EXERCISE INPUT >>
::::::::::

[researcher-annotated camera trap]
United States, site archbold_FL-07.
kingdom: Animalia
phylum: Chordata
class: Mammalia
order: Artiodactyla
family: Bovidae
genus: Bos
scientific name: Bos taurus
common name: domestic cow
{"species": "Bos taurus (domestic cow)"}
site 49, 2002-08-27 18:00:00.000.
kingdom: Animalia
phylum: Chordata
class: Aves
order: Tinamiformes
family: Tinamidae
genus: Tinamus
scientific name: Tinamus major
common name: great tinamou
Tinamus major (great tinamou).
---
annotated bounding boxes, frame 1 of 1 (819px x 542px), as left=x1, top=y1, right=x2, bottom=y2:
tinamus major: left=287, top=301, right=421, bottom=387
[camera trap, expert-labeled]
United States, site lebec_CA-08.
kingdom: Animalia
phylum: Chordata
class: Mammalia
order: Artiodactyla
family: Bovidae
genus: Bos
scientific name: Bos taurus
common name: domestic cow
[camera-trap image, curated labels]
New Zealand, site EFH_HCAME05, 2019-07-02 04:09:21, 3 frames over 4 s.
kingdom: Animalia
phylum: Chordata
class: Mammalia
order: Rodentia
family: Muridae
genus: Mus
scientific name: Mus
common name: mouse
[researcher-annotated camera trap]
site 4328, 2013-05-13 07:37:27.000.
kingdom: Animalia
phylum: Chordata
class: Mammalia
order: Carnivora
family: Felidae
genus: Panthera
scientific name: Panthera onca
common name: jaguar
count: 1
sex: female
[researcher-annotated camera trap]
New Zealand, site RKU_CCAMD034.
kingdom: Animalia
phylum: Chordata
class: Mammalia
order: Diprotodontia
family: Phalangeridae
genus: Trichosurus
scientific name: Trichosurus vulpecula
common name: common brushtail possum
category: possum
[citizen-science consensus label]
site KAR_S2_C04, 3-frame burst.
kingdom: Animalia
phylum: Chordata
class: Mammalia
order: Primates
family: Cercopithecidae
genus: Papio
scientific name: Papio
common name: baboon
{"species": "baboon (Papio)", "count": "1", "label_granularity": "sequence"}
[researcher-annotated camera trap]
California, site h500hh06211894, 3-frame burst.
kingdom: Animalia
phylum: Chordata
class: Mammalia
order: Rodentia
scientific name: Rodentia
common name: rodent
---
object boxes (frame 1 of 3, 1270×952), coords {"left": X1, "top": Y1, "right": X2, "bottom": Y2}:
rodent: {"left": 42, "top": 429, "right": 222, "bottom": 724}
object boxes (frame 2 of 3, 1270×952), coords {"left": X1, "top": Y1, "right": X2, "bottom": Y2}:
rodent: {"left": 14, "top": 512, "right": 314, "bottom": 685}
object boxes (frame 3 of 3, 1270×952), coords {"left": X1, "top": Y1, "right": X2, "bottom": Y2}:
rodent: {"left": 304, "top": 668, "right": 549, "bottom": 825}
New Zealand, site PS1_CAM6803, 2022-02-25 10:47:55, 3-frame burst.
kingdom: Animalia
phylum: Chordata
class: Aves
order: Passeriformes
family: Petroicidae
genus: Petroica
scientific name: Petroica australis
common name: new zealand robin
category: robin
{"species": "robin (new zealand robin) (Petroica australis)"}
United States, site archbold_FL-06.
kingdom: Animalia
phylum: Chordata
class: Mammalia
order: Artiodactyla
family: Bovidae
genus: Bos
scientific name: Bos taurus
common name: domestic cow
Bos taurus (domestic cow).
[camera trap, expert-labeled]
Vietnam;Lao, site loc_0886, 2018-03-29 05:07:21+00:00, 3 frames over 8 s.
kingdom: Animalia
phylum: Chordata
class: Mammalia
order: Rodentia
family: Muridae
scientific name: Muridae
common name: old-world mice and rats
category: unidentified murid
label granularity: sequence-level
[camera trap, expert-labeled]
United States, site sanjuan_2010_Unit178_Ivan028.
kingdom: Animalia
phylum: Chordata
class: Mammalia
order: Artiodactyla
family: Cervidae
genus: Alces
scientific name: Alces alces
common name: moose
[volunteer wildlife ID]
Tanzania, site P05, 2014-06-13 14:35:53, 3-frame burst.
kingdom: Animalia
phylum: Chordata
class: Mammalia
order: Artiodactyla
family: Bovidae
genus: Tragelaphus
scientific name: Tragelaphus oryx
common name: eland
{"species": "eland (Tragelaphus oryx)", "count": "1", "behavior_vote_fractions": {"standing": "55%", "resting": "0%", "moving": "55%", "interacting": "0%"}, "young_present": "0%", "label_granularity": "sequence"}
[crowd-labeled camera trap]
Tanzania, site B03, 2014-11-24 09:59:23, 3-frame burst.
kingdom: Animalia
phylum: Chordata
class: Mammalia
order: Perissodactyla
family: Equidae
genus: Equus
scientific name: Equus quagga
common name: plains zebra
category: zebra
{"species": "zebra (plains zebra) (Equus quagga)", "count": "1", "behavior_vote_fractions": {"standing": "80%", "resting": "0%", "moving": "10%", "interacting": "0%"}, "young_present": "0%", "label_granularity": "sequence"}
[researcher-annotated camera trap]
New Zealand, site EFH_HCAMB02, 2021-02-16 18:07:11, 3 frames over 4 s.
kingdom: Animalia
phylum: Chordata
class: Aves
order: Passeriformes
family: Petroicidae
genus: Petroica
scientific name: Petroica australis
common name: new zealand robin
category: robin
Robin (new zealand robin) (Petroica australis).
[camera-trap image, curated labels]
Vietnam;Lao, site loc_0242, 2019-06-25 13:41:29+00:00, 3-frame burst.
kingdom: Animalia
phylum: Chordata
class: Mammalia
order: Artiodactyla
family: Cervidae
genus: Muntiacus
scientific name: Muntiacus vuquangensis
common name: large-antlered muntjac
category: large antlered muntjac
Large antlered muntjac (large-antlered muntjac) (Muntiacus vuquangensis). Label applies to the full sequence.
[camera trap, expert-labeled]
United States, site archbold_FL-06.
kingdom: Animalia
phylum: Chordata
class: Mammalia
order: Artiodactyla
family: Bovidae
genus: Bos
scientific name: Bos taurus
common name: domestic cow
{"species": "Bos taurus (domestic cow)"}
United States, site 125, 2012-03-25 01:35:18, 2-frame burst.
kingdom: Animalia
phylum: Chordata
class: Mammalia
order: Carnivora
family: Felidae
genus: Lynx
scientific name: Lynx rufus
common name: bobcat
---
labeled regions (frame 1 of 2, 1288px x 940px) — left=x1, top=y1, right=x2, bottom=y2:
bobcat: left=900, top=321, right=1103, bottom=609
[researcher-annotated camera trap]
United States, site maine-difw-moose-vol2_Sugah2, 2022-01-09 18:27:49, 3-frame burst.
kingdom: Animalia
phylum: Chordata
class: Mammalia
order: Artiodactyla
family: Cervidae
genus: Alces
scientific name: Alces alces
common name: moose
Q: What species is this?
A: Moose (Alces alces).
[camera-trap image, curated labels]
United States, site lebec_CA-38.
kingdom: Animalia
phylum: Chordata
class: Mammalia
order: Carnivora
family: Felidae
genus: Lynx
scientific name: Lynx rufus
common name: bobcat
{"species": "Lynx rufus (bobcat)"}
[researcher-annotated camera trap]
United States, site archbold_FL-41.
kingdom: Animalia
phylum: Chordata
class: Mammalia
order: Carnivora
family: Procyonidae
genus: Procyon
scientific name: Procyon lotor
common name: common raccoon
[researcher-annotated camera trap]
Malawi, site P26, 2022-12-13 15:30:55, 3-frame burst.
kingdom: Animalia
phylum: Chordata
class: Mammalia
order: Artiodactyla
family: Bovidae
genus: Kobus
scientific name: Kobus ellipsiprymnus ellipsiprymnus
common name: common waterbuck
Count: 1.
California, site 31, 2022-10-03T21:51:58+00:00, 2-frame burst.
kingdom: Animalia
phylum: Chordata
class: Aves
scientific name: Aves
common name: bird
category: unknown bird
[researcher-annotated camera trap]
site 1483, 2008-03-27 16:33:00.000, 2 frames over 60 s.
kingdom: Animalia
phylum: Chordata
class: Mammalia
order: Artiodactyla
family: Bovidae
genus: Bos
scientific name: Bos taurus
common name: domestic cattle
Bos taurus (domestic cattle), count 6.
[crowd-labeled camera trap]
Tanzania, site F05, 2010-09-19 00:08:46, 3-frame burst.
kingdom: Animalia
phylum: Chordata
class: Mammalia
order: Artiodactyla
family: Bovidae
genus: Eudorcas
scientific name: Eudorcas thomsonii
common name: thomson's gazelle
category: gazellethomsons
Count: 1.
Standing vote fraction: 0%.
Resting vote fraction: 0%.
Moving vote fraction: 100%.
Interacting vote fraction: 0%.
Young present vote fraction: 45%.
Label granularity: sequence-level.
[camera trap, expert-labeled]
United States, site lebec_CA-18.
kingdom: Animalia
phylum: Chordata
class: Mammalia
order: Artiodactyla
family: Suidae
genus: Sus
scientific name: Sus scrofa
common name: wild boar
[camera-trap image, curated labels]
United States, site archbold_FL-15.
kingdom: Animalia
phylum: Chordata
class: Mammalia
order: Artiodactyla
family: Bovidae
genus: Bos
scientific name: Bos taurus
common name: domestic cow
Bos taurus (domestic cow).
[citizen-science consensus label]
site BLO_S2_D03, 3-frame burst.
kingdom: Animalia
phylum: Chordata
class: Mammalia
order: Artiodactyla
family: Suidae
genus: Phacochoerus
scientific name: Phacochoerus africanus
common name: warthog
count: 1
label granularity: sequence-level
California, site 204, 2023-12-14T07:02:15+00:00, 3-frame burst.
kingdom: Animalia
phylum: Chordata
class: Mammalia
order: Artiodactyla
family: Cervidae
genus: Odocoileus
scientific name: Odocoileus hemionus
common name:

::::::::::

WHAT YOU NEED TO DO >> When a line in the listing above holds the word "eland", copy it.

ANSWER BELOW >>
common name: eland
{"species": "eland (Tragelaphus oryx)", "count": "1", "behavior_vote_fractions": {"standing": "55%", "resting": "0%", "moving": "55%", "interacting": "0%"}, "young_present": "0%", "label_granularity": "sequence"}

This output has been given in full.